/---

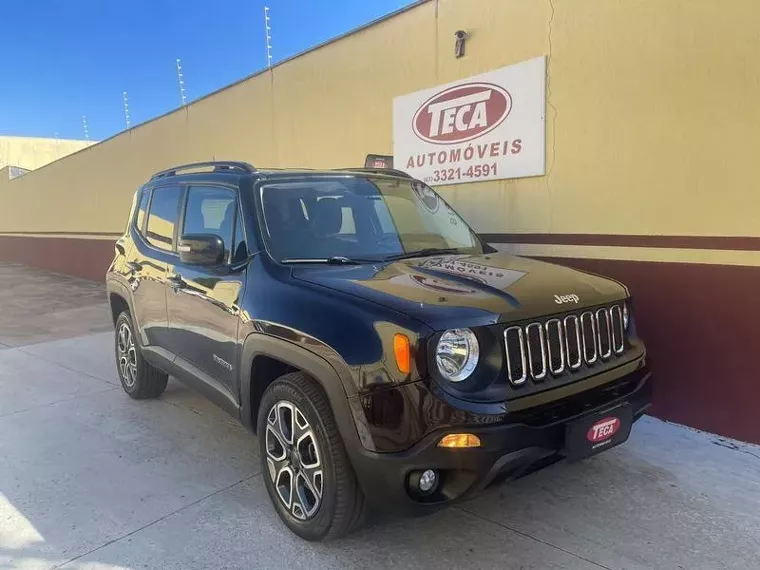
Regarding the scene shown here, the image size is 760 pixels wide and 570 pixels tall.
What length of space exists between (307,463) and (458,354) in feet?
3.17

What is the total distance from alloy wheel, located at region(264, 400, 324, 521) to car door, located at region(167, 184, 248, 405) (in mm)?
465

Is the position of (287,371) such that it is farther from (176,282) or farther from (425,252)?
(176,282)

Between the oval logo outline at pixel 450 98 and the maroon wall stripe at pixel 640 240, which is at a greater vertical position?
the oval logo outline at pixel 450 98

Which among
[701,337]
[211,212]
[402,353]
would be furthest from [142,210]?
[701,337]

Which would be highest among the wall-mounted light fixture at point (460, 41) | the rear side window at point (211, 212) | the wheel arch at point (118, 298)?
the wall-mounted light fixture at point (460, 41)

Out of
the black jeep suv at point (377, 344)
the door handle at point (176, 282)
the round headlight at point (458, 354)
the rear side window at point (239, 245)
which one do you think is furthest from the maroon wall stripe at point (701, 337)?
the door handle at point (176, 282)

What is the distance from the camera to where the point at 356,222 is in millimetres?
3840

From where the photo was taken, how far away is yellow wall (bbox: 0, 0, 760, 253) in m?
4.05

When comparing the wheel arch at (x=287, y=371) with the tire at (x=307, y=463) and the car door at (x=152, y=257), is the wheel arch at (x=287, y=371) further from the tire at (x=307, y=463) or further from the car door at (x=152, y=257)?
the car door at (x=152, y=257)

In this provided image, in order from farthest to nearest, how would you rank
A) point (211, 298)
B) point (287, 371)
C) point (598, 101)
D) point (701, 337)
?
point (598, 101)
point (701, 337)
point (211, 298)
point (287, 371)

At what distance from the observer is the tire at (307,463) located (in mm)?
2684

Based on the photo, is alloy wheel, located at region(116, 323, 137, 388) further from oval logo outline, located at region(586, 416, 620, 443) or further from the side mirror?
oval logo outline, located at region(586, 416, 620, 443)

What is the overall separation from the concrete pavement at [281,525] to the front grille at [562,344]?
2.04ft

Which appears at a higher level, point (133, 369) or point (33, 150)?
point (33, 150)
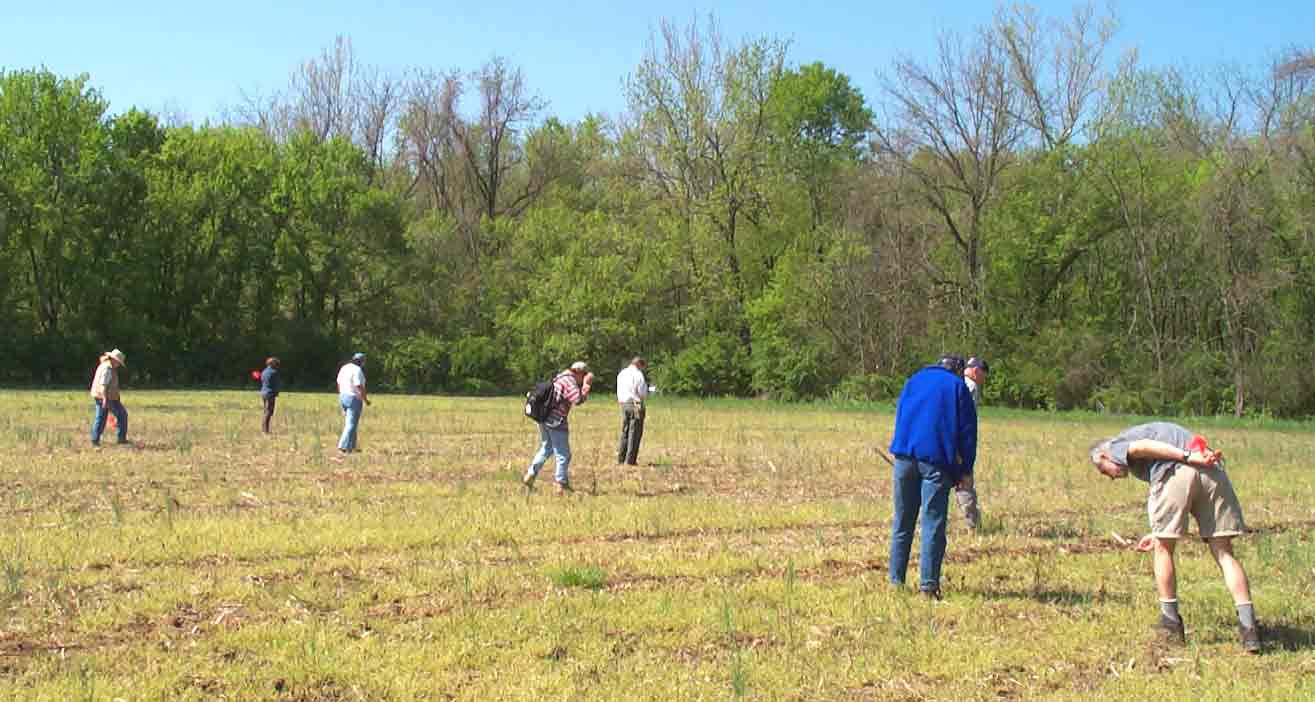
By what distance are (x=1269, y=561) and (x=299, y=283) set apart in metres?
60.4

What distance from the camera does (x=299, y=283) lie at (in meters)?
66.2

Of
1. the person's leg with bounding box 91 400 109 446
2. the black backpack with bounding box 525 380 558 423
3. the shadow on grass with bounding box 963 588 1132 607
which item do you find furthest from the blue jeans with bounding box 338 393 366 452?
the shadow on grass with bounding box 963 588 1132 607

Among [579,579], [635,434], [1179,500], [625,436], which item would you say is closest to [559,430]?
[635,434]

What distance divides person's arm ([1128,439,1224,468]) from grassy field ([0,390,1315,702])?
123 cm

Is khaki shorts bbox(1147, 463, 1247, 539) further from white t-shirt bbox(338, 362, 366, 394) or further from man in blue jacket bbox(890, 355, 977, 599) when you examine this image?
white t-shirt bbox(338, 362, 366, 394)

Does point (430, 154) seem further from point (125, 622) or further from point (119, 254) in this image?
point (125, 622)

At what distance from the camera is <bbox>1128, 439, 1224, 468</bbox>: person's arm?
7922 millimetres

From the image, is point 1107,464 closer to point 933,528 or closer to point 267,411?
point 933,528

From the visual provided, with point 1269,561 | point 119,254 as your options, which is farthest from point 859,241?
point 1269,561

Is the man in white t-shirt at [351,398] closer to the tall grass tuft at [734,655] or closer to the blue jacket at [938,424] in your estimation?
the tall grass tuft at [734,655]

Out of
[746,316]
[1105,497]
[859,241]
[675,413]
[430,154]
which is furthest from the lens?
[430,154]

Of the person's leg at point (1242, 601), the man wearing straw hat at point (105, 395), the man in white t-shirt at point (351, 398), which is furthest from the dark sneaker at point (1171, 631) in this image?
the man wearing straw hat at point (105, 395)

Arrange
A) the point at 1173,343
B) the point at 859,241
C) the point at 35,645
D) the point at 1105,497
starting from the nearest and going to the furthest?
the point at 35,645 < the point at 1105,497 < the point at 1173,343 < the point at 859,241

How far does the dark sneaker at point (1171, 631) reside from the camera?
8203 mm
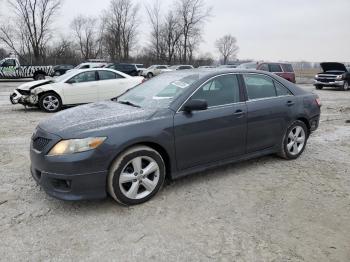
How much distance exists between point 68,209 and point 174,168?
1286 millimetres

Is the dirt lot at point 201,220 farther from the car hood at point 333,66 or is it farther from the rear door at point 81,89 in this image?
the car hood at point 333,66

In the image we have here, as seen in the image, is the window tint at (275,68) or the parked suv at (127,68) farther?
the parked suv at (127,68)

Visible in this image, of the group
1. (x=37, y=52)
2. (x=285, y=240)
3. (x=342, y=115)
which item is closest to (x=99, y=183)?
(x=285, y=240)

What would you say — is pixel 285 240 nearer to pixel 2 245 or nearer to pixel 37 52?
pixel 2 245

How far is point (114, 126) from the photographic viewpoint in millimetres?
3812

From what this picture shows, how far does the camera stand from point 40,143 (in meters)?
3.95

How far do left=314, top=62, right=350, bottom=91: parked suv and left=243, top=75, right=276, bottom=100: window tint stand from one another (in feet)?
57.8

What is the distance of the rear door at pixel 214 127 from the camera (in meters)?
4.25

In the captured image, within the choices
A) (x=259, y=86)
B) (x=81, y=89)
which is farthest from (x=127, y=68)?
(x=259, y=86)

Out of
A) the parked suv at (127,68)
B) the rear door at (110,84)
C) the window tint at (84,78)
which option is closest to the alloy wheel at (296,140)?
the rear door at (110,84)

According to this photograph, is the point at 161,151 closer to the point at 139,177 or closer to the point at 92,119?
the point at 139,177

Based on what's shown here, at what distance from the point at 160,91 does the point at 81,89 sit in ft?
23.5

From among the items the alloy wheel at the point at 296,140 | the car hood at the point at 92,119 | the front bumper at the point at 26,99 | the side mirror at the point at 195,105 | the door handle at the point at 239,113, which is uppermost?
the side mirror at the point at 195,105

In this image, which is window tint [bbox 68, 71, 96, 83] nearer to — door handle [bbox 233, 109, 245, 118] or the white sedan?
the white sedan
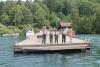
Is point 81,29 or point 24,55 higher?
point 24,55

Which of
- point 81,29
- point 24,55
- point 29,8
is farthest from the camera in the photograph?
point 29,8

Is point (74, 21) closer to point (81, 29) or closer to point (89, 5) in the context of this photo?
point (81, 29)

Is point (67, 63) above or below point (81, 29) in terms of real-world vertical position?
above

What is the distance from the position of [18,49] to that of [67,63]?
474 inches

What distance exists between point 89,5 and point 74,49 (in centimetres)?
14586

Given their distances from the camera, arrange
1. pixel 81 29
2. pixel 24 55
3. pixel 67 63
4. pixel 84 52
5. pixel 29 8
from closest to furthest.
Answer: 1. pixel 67 63
2. pixel 24 55
3. pixel 84 52
4. pixel 81 29
5. pixel 29 8

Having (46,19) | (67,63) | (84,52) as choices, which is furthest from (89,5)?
(67,63)

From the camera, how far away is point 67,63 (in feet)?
132

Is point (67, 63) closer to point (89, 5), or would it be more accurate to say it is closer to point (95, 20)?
point (95, 20)

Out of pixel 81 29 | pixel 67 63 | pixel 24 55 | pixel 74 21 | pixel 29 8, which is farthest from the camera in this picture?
pixel 29 8

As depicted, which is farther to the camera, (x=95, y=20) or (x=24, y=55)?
(x=95, y=20)

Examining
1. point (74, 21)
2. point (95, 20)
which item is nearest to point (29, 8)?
point (74, 21)

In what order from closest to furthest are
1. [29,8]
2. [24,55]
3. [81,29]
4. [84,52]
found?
A: [24,55] → [84,52] → [81,29] → [29,8]

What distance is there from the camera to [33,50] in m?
49.8
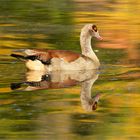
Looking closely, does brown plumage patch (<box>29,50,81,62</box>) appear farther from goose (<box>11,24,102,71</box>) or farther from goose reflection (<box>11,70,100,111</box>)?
goose reflection (<box>11,70,100,111</box>)

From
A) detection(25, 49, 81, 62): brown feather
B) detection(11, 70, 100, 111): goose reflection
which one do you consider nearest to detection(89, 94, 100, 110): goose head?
detection(11, 70, 100, 111): goose reflection

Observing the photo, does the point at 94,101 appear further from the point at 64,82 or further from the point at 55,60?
the point at 55,60

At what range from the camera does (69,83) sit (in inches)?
544

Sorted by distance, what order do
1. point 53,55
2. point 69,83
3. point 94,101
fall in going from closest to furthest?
point 94,101
point 69,83
point 53,55

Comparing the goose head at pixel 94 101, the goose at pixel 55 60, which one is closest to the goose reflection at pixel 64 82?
the goose head at pixel 94 101

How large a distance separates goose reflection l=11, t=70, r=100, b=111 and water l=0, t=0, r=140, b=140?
14 mm

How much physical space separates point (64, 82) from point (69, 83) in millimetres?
96

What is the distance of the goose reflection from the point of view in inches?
491

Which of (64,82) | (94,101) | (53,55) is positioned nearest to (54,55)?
(53,55)

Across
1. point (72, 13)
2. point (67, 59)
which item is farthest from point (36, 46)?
point (72, 13)

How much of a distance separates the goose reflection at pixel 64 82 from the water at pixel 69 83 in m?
0.01

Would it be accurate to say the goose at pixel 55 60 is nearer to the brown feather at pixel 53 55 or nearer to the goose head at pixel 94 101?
the brown feather at pixel 53 55

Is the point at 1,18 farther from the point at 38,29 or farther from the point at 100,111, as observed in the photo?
the point at 100,111

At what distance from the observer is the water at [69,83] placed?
10.7m
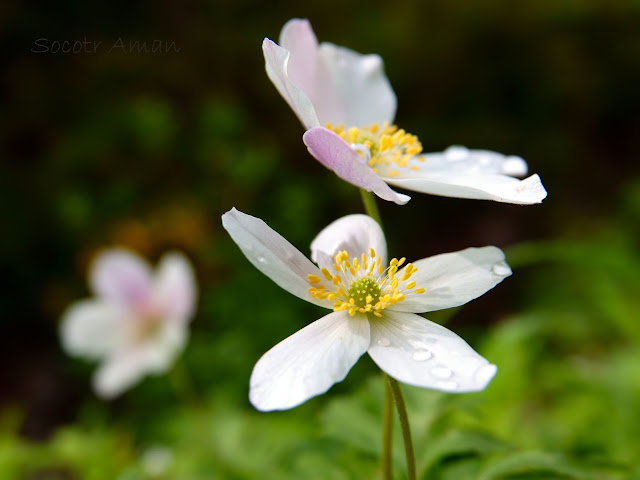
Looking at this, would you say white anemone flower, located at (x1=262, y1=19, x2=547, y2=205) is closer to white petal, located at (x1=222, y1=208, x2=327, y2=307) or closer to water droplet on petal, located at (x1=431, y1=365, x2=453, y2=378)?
white petal, located at (x1=222, y1=208, x2=327, y2=307)

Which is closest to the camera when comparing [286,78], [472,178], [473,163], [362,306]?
[286,78]

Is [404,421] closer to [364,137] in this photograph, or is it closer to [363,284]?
[363,284]

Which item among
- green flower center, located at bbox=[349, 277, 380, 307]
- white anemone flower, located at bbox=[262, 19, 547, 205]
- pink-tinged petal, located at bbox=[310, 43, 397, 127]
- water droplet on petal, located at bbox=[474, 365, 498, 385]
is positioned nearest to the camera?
water droplet on petal, located at bbox=[474, 365, 498, 385]

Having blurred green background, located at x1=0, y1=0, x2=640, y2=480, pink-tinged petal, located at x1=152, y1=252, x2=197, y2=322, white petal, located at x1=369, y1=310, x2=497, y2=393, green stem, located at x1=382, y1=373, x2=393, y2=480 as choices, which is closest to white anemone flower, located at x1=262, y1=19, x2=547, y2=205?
white petal, located at x1=369, y1=310, x2=497, y2=393

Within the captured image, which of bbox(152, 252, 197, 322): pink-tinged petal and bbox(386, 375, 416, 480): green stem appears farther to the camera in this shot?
bbox(152, 252, 197, 322): pink-tinged petal

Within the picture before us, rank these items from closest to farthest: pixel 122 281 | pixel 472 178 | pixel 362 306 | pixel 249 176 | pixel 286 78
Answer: pixel 286 78 < pixel 362 306 < pixel 472 178 < pixel 122 281 < pixel 249 176

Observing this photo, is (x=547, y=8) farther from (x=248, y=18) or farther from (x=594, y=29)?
(x=248, y=18)

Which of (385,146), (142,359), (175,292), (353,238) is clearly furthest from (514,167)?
(142,359)
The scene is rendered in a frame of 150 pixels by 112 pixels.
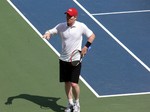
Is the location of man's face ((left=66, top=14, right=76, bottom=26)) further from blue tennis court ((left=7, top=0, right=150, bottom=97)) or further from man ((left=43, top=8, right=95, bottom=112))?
blue tennis court ((left=7, top=0, right=150, bottom=97))

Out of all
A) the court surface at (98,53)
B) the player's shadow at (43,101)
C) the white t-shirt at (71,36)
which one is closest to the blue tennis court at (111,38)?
the court surface at (98,53)

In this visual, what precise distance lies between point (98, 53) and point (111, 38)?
3.33 feet

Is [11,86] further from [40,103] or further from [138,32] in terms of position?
[138,32]

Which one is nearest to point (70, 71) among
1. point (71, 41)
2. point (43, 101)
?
point (71, 41)

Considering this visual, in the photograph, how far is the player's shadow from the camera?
13.0 metres

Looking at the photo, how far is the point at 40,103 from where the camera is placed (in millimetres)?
13125

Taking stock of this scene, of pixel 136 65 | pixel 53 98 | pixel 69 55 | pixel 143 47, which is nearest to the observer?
pixel 69 55

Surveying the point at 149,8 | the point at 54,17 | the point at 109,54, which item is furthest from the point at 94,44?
the point at 149,8

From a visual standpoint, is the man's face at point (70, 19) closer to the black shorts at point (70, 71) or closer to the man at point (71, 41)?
the man at point (71, 41)

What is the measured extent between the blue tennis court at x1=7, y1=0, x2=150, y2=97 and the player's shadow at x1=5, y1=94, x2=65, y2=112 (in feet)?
3.56

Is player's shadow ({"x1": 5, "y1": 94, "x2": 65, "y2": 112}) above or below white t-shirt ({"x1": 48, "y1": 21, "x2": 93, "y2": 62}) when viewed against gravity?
below

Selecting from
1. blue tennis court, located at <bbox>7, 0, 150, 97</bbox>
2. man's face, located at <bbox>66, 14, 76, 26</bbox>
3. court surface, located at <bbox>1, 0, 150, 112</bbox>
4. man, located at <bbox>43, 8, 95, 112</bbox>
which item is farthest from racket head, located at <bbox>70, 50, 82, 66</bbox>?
blue tennis court, located at <bbox>7, 0, 150, 97</bbox>

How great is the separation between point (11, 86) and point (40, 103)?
1.07 m

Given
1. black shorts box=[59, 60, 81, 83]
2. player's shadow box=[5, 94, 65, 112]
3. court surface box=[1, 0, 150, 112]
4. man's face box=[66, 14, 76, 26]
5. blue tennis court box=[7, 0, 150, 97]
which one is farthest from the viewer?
blue tennis court box=[7, 0, 150, 97]
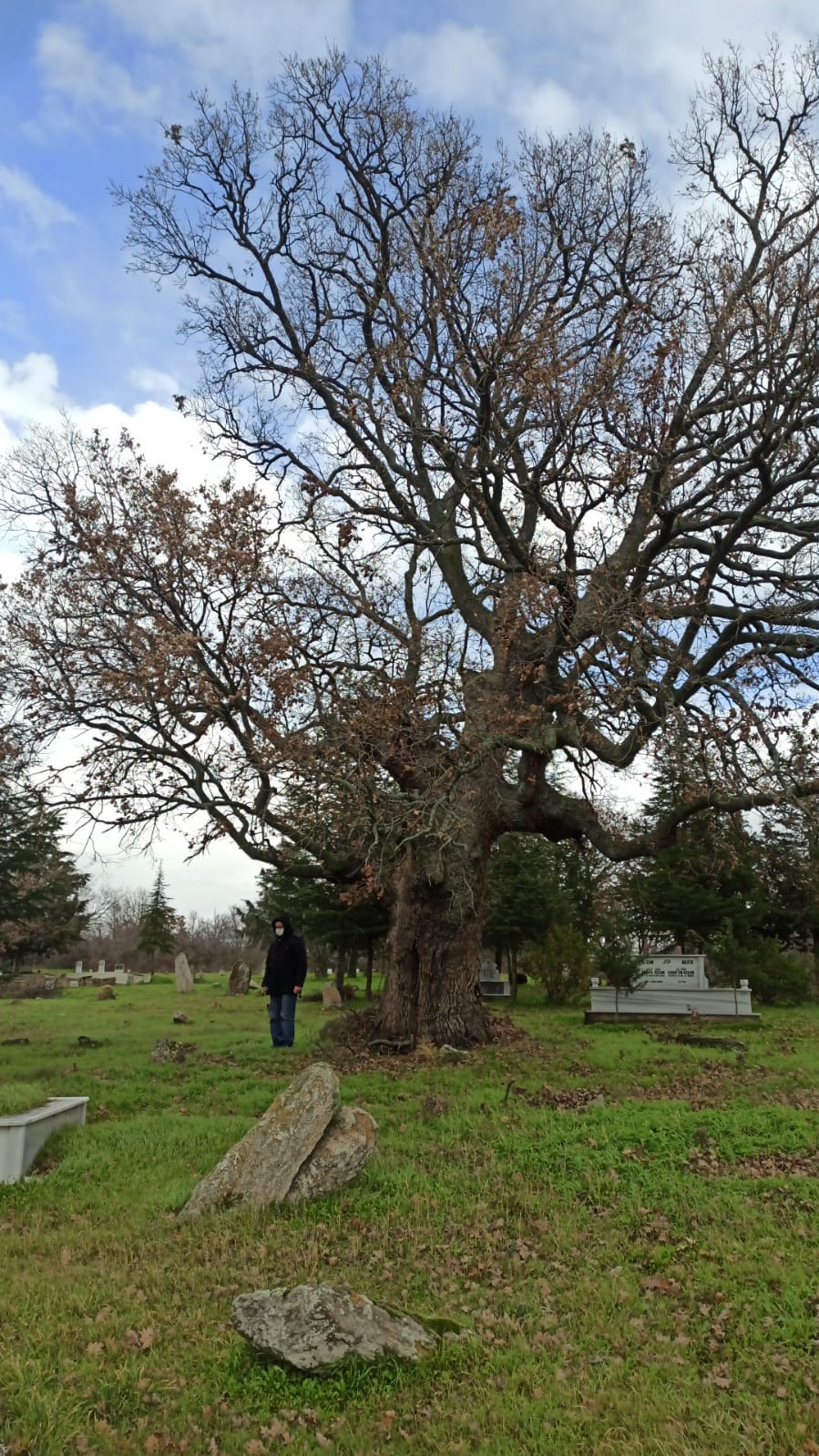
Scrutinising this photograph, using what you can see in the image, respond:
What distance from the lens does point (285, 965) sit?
1312 centimetres

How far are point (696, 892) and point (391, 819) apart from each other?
1472cm

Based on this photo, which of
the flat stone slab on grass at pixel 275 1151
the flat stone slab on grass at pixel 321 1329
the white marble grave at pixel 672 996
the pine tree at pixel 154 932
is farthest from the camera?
the pine tree at pixel 154 932

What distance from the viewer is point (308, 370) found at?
16141mm

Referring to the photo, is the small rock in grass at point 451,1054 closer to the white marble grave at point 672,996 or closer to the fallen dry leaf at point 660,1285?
the fallen dry leaf at point 660,1285

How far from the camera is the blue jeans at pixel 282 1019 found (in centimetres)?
1368

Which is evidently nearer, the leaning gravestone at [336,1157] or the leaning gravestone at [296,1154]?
the leaning gravestone at [296,1154]

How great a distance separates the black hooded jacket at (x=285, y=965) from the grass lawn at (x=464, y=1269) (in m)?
2.03

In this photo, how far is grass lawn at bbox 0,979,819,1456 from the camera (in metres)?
4.35

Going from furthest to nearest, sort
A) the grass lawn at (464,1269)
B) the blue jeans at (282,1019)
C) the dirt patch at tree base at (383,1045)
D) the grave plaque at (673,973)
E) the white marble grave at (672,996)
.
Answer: the grave plaque at (673,973), the white marble grave at (672,996), the blue jeans at (282,1019), the dirt patch at tree base at (383,1045), the grass lawn at (464,1269)

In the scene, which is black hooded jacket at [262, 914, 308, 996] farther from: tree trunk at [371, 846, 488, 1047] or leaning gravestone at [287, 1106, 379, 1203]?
leaning gravestone at [287, 1106, 379, 1203]

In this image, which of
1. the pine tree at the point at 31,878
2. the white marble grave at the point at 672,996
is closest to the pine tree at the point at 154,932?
the pine tree at the point at 31,878

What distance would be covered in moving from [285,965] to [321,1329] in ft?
27.9

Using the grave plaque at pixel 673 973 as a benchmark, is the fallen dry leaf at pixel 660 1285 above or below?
below

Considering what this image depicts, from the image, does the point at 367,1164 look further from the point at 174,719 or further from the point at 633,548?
the point at 633,548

\---

**Problem to solve:**
Return only the lines running from the line with "In this image, which of" to the last line of the records, both included, exactly as written.

**Final result:**
In this image, which of
1. the pine tree at the point at 31,878
2. the white marble grave at the point at 672,996
is closest to the pine tree at the point at 154,932?
the pine tree at the point at 31,878

What distance would be covered in moving from [285,965] to [321,1329] in ft?
27.9

Using the grave plaque at pixel 673 973 as a benchmark, is the fallen dry leaf at pixel 660 1285 above or below?
below

Considering what this image depicts, from the image, does the point at 367,1164 look further from the point at 174,719 or further from the point at 633,548?
the point at 633,548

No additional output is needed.